— start Excerpted text —
The future of college basketball is actually in the past and its name is Nerlens Noel.
As soon as Dr. Naismith decided five men were enough per side, basketball became a sport that offered the allure of the game-changer, the one player who could alter a season or perhaps even a franchise.
When the NBA decided to dip its toes into college rules by instituting an age limit, the game changed for the game-changers. The Nerlens Noels of the world are the ultimate quick fixes in the new world order of drive-through college. Nowadays you can't even rub the dust off of college basketball's crystal ball without considering the impact of these flyover players. The programs that can and have recruited them and more, won with them and will win in the future.
It's that simple.
But as we continue to debate the merits and fairness of the one-and-done rule, it also may be time to step back, look at Nerlens Noel and ask a more direct question: What's the point of that one year?
"I don't need to see [Kentucky's] Julius Randle play anywhere," one NBA scout said. "Him, [Kansas'] Andrew Wiggins, [Duke's] Jabari Parker, those guys would have been lottery picks if they came out this year and they'll be lottery picks when they come out next year."
For every reason to stop by a college campus there is an equally sound argument to bypass it; for every way to improve, there is the risk of failure.
That was certainly true, too, of Noel. Instead he went to college as the rule dictates and emerged as both sides of the conundrum -- a player who was a lottery pick despite a serious injury that limited his college career to 24 games, and yet the projected No. 1 pick whose draft stock dipped significantly because of an injury suffered during his short time on campus.
He is somehow a winner and a loser.
Did anyone, save Kentucky fans, really benefit from his pass through Lexington? Noel said he did, parroting the company line most folks give when arguing the merits of the one-and-done rule.
"I learned how to play and got to see how much it takes in terms of hard work," he said. "Coach Calipari busted on me in practice. He was all over me and I needed that. In high school you've got coaches kissing your butt and telling you how great you are. You need to find out that you're not that great."
So Noel is wiser, stronger and certainly more comfortable in the spotlight.
And his wallet is a few million dollars lighter. Under the NBA's new collective bargaining agreement, top draft pick Anthony Bennett's slotted salary will go from $4.43 million in his first year to $4.64 million in the second to $4.84 million in the third. Noel, as the sixth pick, will get $2.64 million in the first, $2.76 million in the second and $2.88 million in the third.
All because he got to/had to go to college for a portion of one year.
"It really helps the NBA," Louisville coach Rick Pitino said. "The NBA does not want high school kids but the one year doesn't help them get ready any more or less. It doesn't help them basketballwise. It helps the NBA."
And therein lies the rub. The arguments in favor of the one-and-done rule all sound altruistic and well-intentioned -- a chance to mature, the opportunity to measure your game against legitimate competition, a year to get stronger and better.
But that's not really what's behind all of this.
In a draft world obsessed with potential and upside, an age-limitless NBA was a mess. Despite a litany of high schoolers who never lived up to their billing (Kwame Brown, poster child), franchises kept taking risks so long as those risks came with lanky, athletic bodies.
It really helps the NBA. The NBA does not want high school kids but the one year doesn't help them get ready any more or less. It doesn't help them basketballwise. It helps the NBA.
"-- Louisville coach Rick Pitino
So the NBA took away the temptation for their own good, and told the athletes that, like castor oil, it was good for them.
— end Excerpted text —
— start Stored data —
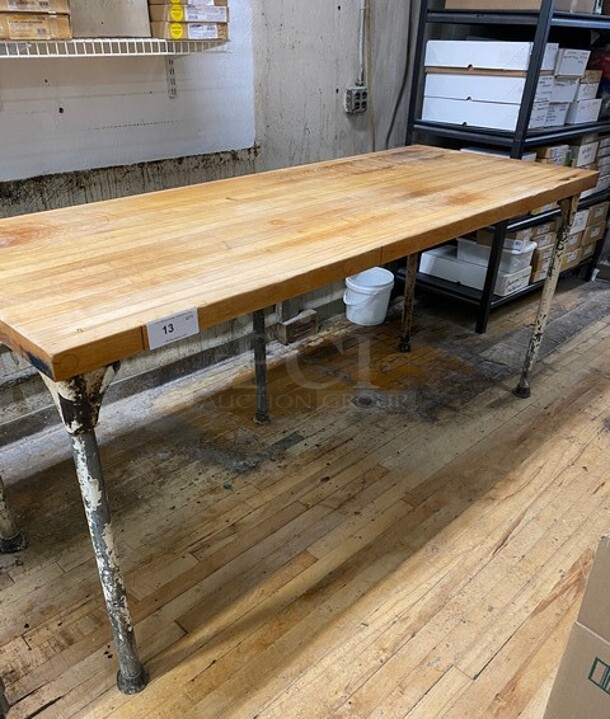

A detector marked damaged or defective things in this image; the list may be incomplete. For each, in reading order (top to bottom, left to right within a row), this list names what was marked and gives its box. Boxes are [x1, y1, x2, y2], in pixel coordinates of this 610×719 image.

rusty table leg [396, 255, 416, 352]
rusty table leg [510, 195, 576, 400]
rusty table leg [253, 308, 270, 422]
rusty table leg [0, 476, 26, 556]
rusty table leg [39, 362, 146, 696]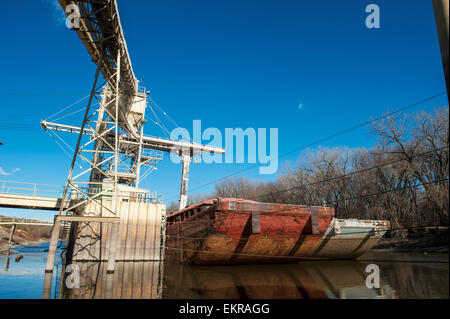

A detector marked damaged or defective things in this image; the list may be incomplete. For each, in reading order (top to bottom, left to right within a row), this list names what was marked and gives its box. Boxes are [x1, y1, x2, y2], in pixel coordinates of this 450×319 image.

rusty barge [163, 199, 388, 266]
— end Stored data —
Your tasks:
1 – Could you give the stretch of the article on the one-and-done rule from "In a draft world" through "lanky, athletic bodies." again, switching "mess" to "disaster"?
2 – Can you resume the article on the one-and-done rule, picking up right after its final sentence?

Replies:
1 –
In a draft world obsessed with potential and upside, an age-limitless NBA was a disaster. Despite a litany of high schoolers who never lived up to their billing (Kwame Brown, poster child), franchises kept taking risks so long as those risks came with lanky, athletic bodies.

2 –
Not that it's all bad. Experience matters and time helps in any profession, in any trade.
It's just not necessary, especially for the elite of the elites, the 1 percent, if you will.
Caught in the middle are the players, without options save a still unproven road through Europe, and often overwhelmed with bad information.
It's a system perhaps not as broken as the college model in its entirety, but one that is inherently flawed, forcing a one-size-fits-all rule on everyone from the next LeBron to the next LeBust.
"We can do better," said North Carolina coach Roy Williams. "There's no perfect answer but I guess I'd like for us to do better because we can do better."
Bill Self has watched Andrew Wiggins in individual workouts. He's also seen him, as of this past week, against his teammates at Kansas. The kid, Self will readily admit, is more athletic and more innately gifted than anyone he's coached.
He's also like a lot of athletic prodigies. His talents are unrefined, raw even, teasing with spurts of jaw-dropping greatness and then disappearing.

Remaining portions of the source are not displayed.